If you are getting a low that does not allow pre-payment of the principle, you need to find a new mortgage broker. Then you can make those pre-payments, but be sure to write a separate check, and mark the check "apply to principle."
Another thing to keep in mind: Don't pay the mortgage balance down until you have stashed an emergency fund for at least 6-8 months of living expenses. And personally, with interest rates as cheap as they are, I'd be putting money into an IRA or 40k or Roth LONG before I'd pay off the mortgage quickly.
Thanks in advance for any helpful feedback to my question. I was recently pre-approved for a mortgage. The loan amount is not too large. With a 30 year mortgage, the monthly payments would be low. I like this because my job future is somewhat tenuous, and low monthly payments should protect me from foreclosure. I would like to pay off the loan quickly. Do lenders generally allow a borrower to make large extra monthly payments on a mortgage, or do they compel the borrower to change the specifics of the loan? I imagine the lender loses a lot of money through lost interest payments if I pay off the loan quickly.
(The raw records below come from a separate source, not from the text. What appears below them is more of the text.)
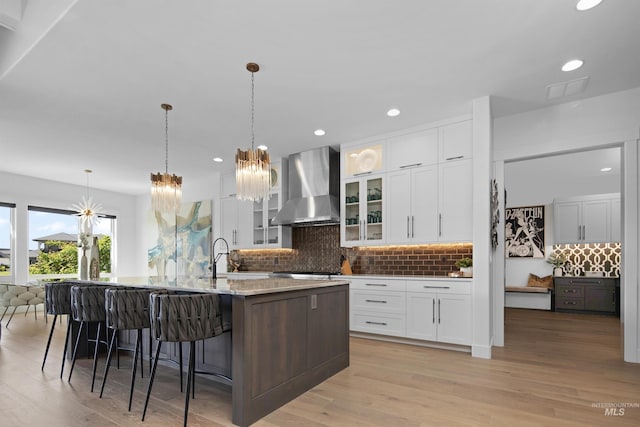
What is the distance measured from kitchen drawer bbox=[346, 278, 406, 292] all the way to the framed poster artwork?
4750 mm

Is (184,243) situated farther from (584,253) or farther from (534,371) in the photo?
(584,253)

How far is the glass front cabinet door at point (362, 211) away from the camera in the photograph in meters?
5.03

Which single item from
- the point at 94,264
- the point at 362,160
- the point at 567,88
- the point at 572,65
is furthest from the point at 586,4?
the point at 94,264

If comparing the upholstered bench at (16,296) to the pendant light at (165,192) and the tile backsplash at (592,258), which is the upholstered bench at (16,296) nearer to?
the pendant light at (165,192)

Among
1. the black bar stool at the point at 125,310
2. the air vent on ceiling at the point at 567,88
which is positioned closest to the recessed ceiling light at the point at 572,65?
the air vent on ceiling at the point at 567,88

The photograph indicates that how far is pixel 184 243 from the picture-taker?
8211 millimetres

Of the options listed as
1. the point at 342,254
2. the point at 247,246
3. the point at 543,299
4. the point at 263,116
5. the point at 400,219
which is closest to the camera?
the point at 263,116

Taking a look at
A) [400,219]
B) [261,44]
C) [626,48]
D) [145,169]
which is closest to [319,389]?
[400,219]

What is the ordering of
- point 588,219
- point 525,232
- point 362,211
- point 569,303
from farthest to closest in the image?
point 525,232, point 588,219, point 569,303, point 362,211

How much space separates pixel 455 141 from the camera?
4352mm

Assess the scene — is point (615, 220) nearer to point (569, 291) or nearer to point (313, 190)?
point (569, 291)

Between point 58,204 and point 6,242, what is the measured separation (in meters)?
1.20

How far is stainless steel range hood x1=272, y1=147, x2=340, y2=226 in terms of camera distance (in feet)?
18.0

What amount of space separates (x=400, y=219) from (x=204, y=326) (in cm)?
312
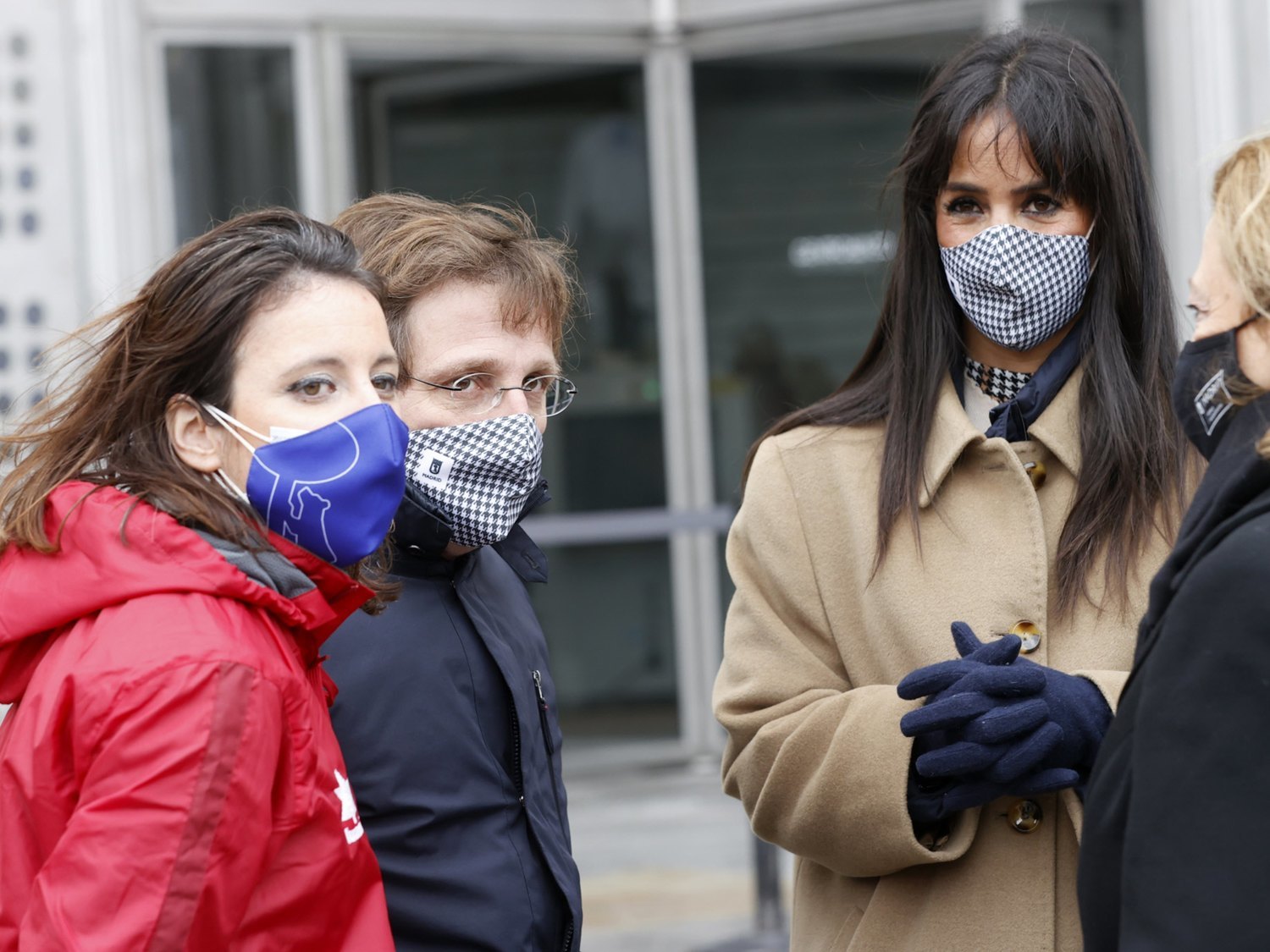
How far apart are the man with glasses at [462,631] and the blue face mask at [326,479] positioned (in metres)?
0.31

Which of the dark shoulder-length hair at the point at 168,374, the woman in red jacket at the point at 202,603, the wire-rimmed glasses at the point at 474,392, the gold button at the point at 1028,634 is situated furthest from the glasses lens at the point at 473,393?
the gold button at the point at 1028,634

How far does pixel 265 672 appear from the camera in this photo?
59.7 inches

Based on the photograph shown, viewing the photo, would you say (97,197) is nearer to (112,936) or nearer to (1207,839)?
(112,936)

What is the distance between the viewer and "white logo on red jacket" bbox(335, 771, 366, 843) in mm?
1626

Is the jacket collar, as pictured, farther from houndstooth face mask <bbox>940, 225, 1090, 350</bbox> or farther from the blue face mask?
the blue face mask

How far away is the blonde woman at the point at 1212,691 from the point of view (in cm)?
137

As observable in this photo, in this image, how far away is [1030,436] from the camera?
2240 millimetres

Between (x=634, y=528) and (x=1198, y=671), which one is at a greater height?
(x=1198, y=671)

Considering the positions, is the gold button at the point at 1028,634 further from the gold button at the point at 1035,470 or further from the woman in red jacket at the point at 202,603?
the woman in red jacket at the point at 202,603

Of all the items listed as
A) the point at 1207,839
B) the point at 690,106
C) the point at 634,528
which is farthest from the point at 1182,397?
the point at 690,106

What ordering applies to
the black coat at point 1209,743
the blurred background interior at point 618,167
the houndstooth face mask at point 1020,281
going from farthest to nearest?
the blurred background interior at point 618,167 → the houndstooth face mask at point 1020,281 → the black coat at point 1209,743

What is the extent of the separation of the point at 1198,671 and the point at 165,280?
→ 1.21 metres

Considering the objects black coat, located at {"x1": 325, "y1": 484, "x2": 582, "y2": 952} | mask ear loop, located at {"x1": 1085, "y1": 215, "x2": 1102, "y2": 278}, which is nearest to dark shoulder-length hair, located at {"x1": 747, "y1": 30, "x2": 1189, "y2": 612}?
mask ear loop, located at {"x1": 1085, "y1": 215, "x2": 1102, "y2": 278}

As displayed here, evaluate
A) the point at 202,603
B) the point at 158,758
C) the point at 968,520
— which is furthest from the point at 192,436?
the point at 968,520
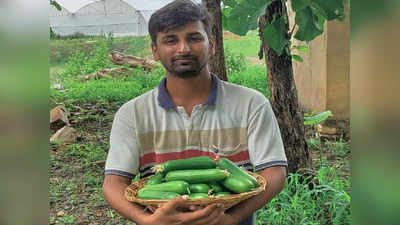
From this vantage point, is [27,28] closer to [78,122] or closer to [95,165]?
[95,165]

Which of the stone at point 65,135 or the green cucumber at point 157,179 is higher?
the green cucumber at point 157,179

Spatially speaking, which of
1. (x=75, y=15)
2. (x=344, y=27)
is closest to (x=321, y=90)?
(x=344, y=27)

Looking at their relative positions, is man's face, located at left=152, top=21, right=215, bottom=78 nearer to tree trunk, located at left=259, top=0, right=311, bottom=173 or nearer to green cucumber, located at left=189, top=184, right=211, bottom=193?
green cucumber, located at left=189, top=184, right=211, bottom=193

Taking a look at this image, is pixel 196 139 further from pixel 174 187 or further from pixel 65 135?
pixel 65 135

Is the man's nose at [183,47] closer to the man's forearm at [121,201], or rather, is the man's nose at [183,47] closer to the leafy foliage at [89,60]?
the man's forearm at [121,201]

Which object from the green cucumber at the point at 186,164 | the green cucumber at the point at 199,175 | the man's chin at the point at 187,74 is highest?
the man's chin at the point at 187,74

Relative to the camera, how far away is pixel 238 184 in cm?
100

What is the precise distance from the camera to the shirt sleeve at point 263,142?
117 centimetres

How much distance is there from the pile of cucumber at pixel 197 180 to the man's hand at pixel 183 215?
0.03 metres

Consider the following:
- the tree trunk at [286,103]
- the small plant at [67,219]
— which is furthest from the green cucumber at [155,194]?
the small plant at [67,219]

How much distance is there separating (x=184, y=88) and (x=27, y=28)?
57 cm


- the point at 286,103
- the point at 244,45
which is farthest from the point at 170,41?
the point at 244,45

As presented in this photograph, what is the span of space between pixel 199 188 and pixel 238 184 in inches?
3.3

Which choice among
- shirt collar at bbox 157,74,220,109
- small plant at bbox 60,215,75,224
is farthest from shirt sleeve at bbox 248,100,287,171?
small plant at bbox 60,215,75,224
I was previously through Chase and now through Flagstar. Niether of those banks had a prepayment penalty. I've always paid extra principle since I bought my home in 2008. Now since I refinanced late last year with a much lower rate I've been making double payments. Although my new refinanced loan is supposed to be into paid in full in 2042, I'll have it paid off in less than 10 years at the rate I'm paying now.